Palestinian women wait for a bus at a stop near Israel's controversial separation barrier in the Dahiat al-Barit suburb of east Jerusalem on February 15, 2026. (AFP)

One evening in early January, Khatib found his bus surrounded as he drove near the route of a protest by Israel’s ultra-Orthodox Jewish community.
“People began running toward me and shouting at me, ‘Arab, Arab!’” recalled Khatib, a Palestinian from east Jerusalem.
“They were cursing at me and spitting on me, I became very afraid,” he told AFP.
Khatib said he called the police, fearing for his life after seeing soaring numbers of attacks against bus drivers in recent months.
But when no police arrived after a few minutes, Khatib decided to drive off to escape the crowd, unaware that 14-year-old Yosef Eisenthal was holding onto his front bumper.
The Jewish teenager was killed in the incident and Khatib arrested.
Police initially sought charges of aggravated murder but later downgraded them to negligent homicide.
Khatib was released from house arrest in mid-January and is awaiting the final charge.

Breaking windows

Drivers say the violence has spiralled since the start of the Gaza war in October 2023 and continued despite the ceasefire, accusing the state of not doing enough to stamp it out or hold perpetrators to account.

•••••

▶ Task A
Using the article on attacks against Jerusalem bus drivers, state whether each statement agrees with it: (i) Khatib is a Palestinian from east Jerusalem; (ii) police reached the bus within a few minutes of Khatib's call; (iii) the charge police first sought against Khatib was negligent homicide. Give yes or no for each, with the words of the article that decide it.
▶ Task B
Summarize the article on attacks against Jerusalem bus drivers in two sentences.
▶ Task C
Resume the article on attacks against Jerusalem bus drivers after its final sentence, which ends "hold perpetrators to account."
The listing that follows plays no part in this work.

•••••

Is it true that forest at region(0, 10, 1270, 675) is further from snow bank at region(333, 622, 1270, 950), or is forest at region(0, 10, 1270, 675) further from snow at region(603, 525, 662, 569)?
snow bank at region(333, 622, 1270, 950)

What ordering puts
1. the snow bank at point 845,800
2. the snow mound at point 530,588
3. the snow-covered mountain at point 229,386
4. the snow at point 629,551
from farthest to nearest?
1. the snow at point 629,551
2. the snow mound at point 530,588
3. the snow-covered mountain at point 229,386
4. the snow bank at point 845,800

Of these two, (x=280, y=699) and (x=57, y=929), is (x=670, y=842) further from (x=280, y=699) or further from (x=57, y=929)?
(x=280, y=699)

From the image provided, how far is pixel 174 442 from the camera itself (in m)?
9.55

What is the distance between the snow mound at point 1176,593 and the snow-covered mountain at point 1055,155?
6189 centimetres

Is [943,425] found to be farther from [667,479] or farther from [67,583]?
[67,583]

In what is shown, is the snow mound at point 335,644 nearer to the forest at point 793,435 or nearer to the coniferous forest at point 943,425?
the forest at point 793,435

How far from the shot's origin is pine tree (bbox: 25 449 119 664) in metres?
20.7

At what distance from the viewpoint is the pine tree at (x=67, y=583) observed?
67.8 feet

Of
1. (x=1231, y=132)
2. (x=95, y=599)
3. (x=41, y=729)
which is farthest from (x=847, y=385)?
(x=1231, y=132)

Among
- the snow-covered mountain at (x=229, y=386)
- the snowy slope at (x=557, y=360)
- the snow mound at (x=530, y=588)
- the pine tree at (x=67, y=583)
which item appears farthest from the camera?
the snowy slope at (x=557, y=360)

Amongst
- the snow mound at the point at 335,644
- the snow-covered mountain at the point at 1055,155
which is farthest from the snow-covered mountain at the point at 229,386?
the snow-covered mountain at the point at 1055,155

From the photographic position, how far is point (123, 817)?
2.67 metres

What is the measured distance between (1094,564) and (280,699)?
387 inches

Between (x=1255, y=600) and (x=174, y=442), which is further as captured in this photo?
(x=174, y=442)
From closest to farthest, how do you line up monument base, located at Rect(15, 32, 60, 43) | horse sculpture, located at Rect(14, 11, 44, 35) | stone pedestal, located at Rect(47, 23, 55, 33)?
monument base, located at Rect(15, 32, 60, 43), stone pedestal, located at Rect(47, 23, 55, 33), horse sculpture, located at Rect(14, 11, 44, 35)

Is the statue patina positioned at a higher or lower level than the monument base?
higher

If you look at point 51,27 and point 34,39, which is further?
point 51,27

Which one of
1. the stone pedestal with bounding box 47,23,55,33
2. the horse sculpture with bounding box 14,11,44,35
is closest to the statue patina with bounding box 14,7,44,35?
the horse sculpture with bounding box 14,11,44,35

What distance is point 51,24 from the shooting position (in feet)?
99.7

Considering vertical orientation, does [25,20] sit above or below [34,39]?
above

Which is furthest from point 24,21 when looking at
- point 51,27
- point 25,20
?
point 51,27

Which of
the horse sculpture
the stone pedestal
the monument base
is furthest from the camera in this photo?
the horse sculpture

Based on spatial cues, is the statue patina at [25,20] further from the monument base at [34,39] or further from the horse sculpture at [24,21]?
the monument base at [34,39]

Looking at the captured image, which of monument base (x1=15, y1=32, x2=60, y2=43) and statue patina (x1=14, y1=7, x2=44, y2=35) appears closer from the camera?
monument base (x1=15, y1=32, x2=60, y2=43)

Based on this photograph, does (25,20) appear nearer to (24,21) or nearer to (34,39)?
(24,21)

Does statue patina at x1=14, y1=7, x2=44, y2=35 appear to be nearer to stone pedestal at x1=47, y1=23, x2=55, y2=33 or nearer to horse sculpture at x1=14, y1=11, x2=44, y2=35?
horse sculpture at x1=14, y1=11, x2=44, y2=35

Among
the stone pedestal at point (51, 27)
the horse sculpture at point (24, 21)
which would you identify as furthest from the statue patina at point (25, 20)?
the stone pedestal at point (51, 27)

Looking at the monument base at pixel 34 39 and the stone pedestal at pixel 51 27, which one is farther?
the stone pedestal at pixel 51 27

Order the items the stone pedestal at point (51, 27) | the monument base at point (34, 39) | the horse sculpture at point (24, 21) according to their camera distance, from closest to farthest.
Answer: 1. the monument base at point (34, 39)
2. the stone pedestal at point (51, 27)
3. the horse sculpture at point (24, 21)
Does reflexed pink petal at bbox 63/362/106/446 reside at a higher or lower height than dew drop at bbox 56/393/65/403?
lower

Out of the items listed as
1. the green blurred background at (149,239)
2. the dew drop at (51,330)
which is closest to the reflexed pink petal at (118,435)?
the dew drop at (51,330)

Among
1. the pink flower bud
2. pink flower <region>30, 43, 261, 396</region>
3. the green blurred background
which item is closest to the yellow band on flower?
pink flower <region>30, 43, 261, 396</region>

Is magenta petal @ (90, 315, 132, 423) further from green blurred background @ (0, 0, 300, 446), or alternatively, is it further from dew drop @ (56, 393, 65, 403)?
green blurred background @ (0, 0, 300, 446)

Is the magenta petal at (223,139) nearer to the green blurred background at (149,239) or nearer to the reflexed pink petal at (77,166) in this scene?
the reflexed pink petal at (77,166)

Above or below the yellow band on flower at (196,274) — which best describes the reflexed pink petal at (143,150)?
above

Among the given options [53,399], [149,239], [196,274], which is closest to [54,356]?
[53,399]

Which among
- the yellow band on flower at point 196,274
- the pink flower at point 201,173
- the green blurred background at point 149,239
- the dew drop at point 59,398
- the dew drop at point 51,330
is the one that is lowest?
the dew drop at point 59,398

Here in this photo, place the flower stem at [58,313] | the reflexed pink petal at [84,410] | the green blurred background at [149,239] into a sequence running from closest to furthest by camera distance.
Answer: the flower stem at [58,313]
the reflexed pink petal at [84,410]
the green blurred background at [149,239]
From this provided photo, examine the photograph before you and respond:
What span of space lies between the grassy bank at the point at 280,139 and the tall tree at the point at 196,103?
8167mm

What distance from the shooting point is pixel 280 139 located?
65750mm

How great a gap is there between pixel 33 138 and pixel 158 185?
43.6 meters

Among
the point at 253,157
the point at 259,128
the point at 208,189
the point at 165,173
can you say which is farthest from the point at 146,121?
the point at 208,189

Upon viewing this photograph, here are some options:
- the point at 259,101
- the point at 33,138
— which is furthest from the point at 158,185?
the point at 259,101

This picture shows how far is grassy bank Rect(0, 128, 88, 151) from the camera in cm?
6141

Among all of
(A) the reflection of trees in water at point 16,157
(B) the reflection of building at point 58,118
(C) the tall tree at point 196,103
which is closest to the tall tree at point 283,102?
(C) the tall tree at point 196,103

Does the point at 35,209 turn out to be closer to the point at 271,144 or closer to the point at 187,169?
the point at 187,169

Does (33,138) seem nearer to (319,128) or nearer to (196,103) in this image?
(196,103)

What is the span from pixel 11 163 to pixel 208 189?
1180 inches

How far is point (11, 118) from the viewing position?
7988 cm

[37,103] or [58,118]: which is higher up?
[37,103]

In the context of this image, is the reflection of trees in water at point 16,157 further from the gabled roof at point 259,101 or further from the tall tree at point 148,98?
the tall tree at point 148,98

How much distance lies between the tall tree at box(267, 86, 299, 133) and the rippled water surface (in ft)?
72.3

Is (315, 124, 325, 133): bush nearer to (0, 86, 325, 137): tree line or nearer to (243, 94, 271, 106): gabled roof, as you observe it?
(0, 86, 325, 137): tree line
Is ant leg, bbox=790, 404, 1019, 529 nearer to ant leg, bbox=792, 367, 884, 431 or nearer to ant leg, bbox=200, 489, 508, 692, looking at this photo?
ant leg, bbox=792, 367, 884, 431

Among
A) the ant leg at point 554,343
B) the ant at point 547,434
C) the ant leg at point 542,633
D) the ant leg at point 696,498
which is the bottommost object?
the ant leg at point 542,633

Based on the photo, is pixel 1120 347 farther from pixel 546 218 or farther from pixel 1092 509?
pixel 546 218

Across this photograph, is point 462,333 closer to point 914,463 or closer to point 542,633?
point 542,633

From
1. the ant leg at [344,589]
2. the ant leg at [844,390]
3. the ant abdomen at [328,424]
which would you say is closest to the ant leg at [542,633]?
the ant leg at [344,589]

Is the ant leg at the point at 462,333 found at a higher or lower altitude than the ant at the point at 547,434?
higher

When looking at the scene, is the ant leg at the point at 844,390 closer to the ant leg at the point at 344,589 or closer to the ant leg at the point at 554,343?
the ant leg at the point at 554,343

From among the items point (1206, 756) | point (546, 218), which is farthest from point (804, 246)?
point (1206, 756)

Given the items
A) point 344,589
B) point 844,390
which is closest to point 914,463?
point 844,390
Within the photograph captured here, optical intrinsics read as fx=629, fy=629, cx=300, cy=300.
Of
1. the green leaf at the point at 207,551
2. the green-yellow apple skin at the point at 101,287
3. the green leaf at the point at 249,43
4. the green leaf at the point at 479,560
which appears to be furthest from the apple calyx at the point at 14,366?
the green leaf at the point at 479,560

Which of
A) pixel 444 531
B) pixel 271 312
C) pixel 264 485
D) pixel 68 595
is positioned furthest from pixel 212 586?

•••••

▶ Response A
(i) Yes: "a Palestinian from east Jerusalem."
(ii) No: "But when no police arrived after a few minutes."
(iii) No: "Police initially sought charges of aggravated murder but later downgraded them to negligent homicide."

▶ Response B
In early January, Khatib, a Palestinian bus driver from east Jerusalem, was surrounded, cursed and spat on near an ultra-Orthodox protest, and when no police came, he drove off, unaware that 14-year-old Yosef Eisenthal was holding onto his front bumper, and the teenager was killed. Khatib was arrested, the charge was downgraded from aggravated murder to negligent homicide, and drivers say violence against them has spiraled since October 2023 while the state does too little to stop it.

▶ Response C
The issue predominantly affects Palestinians from annexed east Jerusalem and the country’s Arab minority, Palestinians who remained in what is now Israel after its creation in 1948 and who make up about a fifth of the population.
Many bus drivers in cities such as Jerusalem and Haifa are Palestinian.
There are no official figures tracking racist attacks against bus drivers in Israel.
But according to the union Koach LaOvdim, or Power to the Workers, which represents around 5,000 of Israel’s roughly 20,000 bus drivers, last year saw a 30 percent increase in attacks.
In Jerusalem alone, Koach LaOvdim recorded 100 cases of physical assault in which a driver had to be evacuated for medical care.
Verbal incidents, the union said, were too numerous to count.
Drivers told AFP that football matches were often flashpoints for attacks — the most notorious being those of the Beitar Jerusalem club, some of whose fans have a reputation for anti-Arab violence.
The situation got so bad at the end of last year that the Israeli-Palestinian grassroots group Standing Together organized a “protective presence” on buses, a tactic normally used to deter settler violence against Palestinians in the Israeli-occupied West Bank.
One evening in early February, a handful of progressive activists boarded buses outside Jerusalem’s Teddy Stadium to document instances of violence and defuse the situation if necessary.
“We can see that it escalates sometimes toward breaking windows or hurting the bus drivers,” activist Elyashiv Newman told AFP.
Outside the stadium, an AFP journalist saw young football fans kicking, hitting and shouting at a bus.
One driver, speaking on condition of anonymity, blamed far-right National Security Minister Itamar Ben Gvir for whipping up the violence.
“We have no one to back us, only God.”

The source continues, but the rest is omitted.